Metadata Ingest Pipelines (Translators)¶
Introduction¶
Metadata ingest pipelines (often referred to as translators) are pipelines that are run when we want to bring in (ingest) metadata (biosample, lab processing metadata, etc.) into the NMDC database. Ingest sources that are currently supported, i.e., sources that we currently have pipelines for are:
- NMDC Submission Portal
- JGI GOLD
- NSF NEON
- Soil Data Product (DP1.10086.001 and DP1.10107.001)
- Benthic Water Data Product (DP1.20279.001)
- Surface Water Data Product (DP1.20281.001)
Procedure¶
The steps below describe how to run the metadata ingest pipelines (translators).
- Go to either the development or production Dagit interface: https://dagit-dev.microbiomedata.org/ or https://dagit.microbiomedata.org/. If you're running Dagster locally through Docker containers, then go to http://localhost:3000/.
- Find the hamburger button (
☰
) to the left, and a side panel should open up. - You will see a section in that panel called
biosample_submission_ingest@nmdc_runtime.site.repository:biosample_submission_ingest
under which you will see all the translator pipelines that you can run. - Select any of the above pipelines, and click on the Launchpad tab/section.
- You will see different configuration parameters that you need to fill out for different pipelines.
- Once you're done filling out the configuration parameters, you can hit the Launch Run button at the bottom right of the screen, and monitor the progress of your run.
- You can also track the history of all your past runs in the Runs tab/section.
- For some of the translators you will notice that they are in pairs (prefixed with translate_ and ingest_).
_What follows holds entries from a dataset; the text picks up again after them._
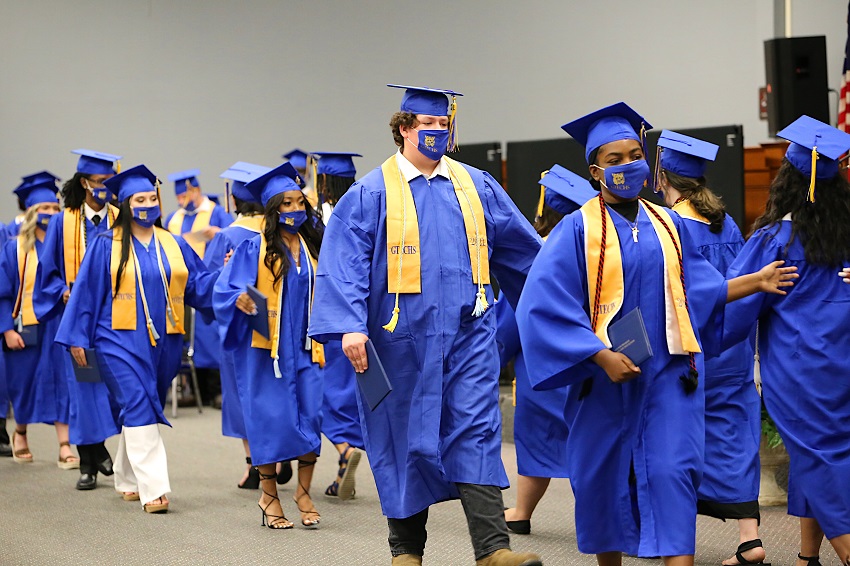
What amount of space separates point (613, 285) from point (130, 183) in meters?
3.86

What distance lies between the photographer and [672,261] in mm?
4016

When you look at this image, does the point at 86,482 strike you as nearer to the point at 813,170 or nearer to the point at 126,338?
the point at 126,338

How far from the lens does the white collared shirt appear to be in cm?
449

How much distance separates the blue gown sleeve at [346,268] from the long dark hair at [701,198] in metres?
1.69

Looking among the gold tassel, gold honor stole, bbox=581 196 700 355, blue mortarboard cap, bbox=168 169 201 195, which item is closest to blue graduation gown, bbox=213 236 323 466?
gold honor stole, bbox=581 196 700 355

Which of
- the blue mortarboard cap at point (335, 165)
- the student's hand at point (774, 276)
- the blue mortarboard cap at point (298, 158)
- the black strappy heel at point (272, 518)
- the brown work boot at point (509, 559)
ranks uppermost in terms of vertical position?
the blue mortarboard cap at point (298, 158)

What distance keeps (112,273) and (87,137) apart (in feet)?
28.4

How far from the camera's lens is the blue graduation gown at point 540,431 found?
19.2ft

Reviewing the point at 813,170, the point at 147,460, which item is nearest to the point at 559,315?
the point at 813,170

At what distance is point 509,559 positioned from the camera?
12.9ft

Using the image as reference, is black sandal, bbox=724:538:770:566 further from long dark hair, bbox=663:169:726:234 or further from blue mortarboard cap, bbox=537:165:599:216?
blue mortarboard cap, bbox=537:165:599:216

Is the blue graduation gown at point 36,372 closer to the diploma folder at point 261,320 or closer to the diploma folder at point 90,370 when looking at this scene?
the diploma folder at point 90,370

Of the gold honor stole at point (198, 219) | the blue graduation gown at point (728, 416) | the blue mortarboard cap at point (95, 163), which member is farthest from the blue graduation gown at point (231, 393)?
the gold honor stole at point (198, 219)

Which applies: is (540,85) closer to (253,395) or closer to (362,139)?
(362,139)
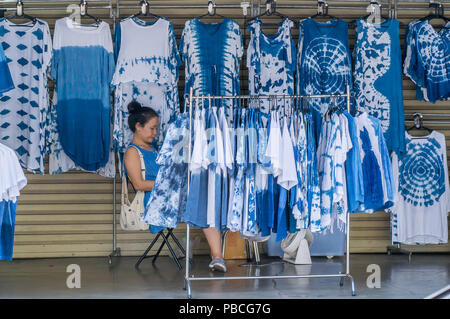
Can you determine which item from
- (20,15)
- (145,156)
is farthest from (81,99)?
(20,15)

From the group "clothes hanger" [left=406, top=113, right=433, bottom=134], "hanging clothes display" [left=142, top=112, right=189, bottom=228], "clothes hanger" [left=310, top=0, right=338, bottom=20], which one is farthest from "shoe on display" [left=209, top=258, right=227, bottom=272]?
"clothes hanger" [left=310, top=0, right=338, bottom=20]

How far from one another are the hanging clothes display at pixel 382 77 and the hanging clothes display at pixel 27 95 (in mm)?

The reason is that the translate_ prefixed pipelines are intended to be run so that we have the output (JSON, etc.) rendered in Dagit and we can look at it there. As for the ingest_ prefixed pipelines, the idea is that when they are run, the produced output is also submitted/ingested into the NMDC database.
- If we are running the translate_ prefixed pipelines, the output can normally be previewed by finding and clicking the preview link on the right console log step. You can copy the text from the preview pane and either paste it directy into the request body box for any of the endpoints in the Swagger UI. Or you can paste the text into a file with the right extension and submit ("upload") it to the NMDC database using an appropriate endpoint.
- Like for example, if the translator output is JSON text, you can copy and paste the result into a JSON file. Then you can use the /metadata/json:submit endpoint to submit that JSON data to the database.
Additional Details¶
gold_study_to_database
: translator to help you ingest metadata from a given study in GOLD. GOLD studies are prefixed with Gs, for example,Gs0156736
. You need to plug in this study id in the configuration file for the GOLD translator and launch the job/run.translate_metadata_submission_to_nmdc_schema_database
: translator to help you ingest metadata from the NMDC Submission Portal. To run this you need to know the submission id of the submission you are trying to ingest. Typically that can be found in the URL bar of the study you are editing.ingest_metadata_submission
: this translator is the direct ingest into database equivalent of the above translator.translate_neon_api_soil_metadata_to_nmdc_schema_database
: translator to help you ingest metadata from the NEON soil data products DP1.10086.001 and DP1.10107.001.ingest_neon_soil_metadata
: this translator is the direct ingest into database equivalent of the above translator.translate_neon_api_benthic_metadata_to_nmdc_schema_database
: translator to help you ingest metadata from the NEON benthic data product DP1.20279.001.ingest_neon_benthic_metadata
: this translator is the direct ingest into database equivalent of the above translator.translate_neon_api_surface_water_metadata_to_nmdc_schema_database
: translator to help you ingest metadata from the NEON surface water data product DP1.20281.001.ingest_neon_surface_water_metadata
: this translator is the direct ingest into database equivalent of the above translator.